Exercises to complete
1. Quote the passage about Espel word for word, starting at the words "From 1960 to" and ending after the words "the blooming fields.".
2. According to the passage about Espel, in which years was the Una Sancta church built?
3. Proceed with the passage about Espel, writing on from its final sentence.

Quoted passage
□ □ □ □ □ □ □
The local church, the Una Sancta, was built from 1959 to 1962, relatively shortly after the founding of Espel and is operated by the Protestant Church in the Netherlands, abbreviated as PKN, a 2004 merger of many former Protestant churches. The modern white cylindrical church tower especially stands out in its unique style.

From 1960 to 1961 a second, Catholic church was built in the village. It was named Kerk van de Verrijzenis des Heren, which translates to Church of the Rising of the Lord. It is no longer in use.

===Surrounding countryside===
The area around Espel is an important area in the cultivation of bulbous flowers, mainly but not exclusively tulips. Each spring a walking and cycling route is laid out along the blooming fields.

To the west of Espel, along the dyke that forms the coast with the IJsselmeer, is Windpark Noordoostpolder, a partially on-shore, partially off-shore wind farm. It opened in June 2016 and is the largest wind farm of its kind in the Netherlands. The windpark will feature a total of 86 wind turbines upon completion in 2017.
□ □ □ □ □ □ □
[Scene geometry reasoning data]

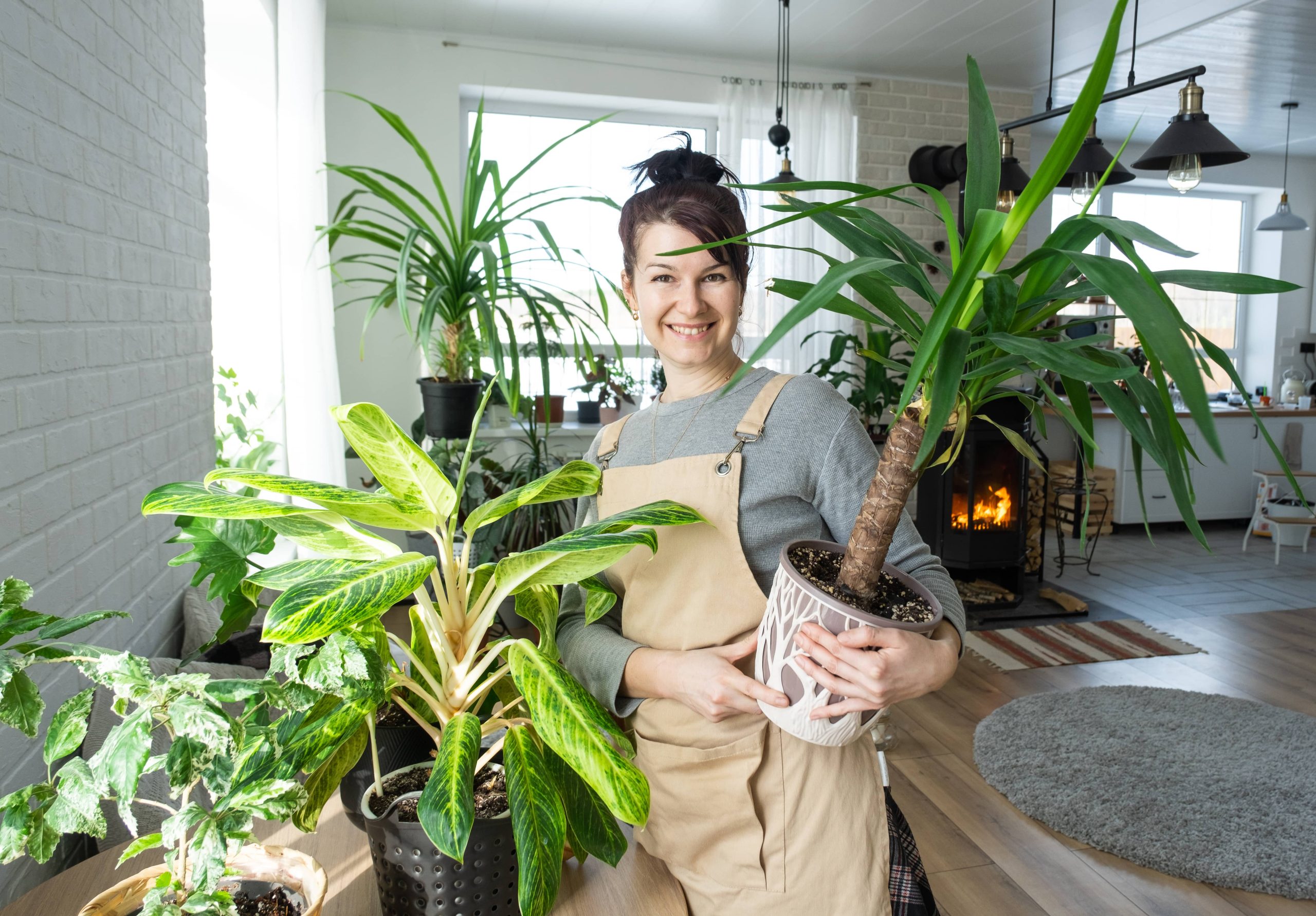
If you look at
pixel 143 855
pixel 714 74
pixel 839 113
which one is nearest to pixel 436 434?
□ □ □ □ □ □ □
Answers to the exercise
1.
From 1960 to 1961 a second, Catholic church was built in the village. It was named Kerk van de Verrijzenis des Heren, which translates to Church of the Rising of the Lord. It is no longer in use.

===Surrounding countryside===
The area around Espel is an important area in the cultivation of bulbous flowers, mainly but not exclusively tulips. Each spring a walking and cycling route is laid out along the blooming fields.

2. From 1959 to 1962.

3.
==Public transportation==

Espel has a bus connection operated by Connexxion, Line 77, which connects Espel with other villages in the Noordoostpolder.

- Line 77: Lemmer - Rutten - Creil - Espel - Emmeloord vv.

Espel is connected by road via provincial road N712 which leads to Tollebeek Urk to the south, and Creil, Rutten and Lemmer to the North. Provincial road N714 starts in Espel and heads east to Emmeloord.

There is no railway station in Espel, but the nearest stations are in Kampen, Dronten and Lelystad.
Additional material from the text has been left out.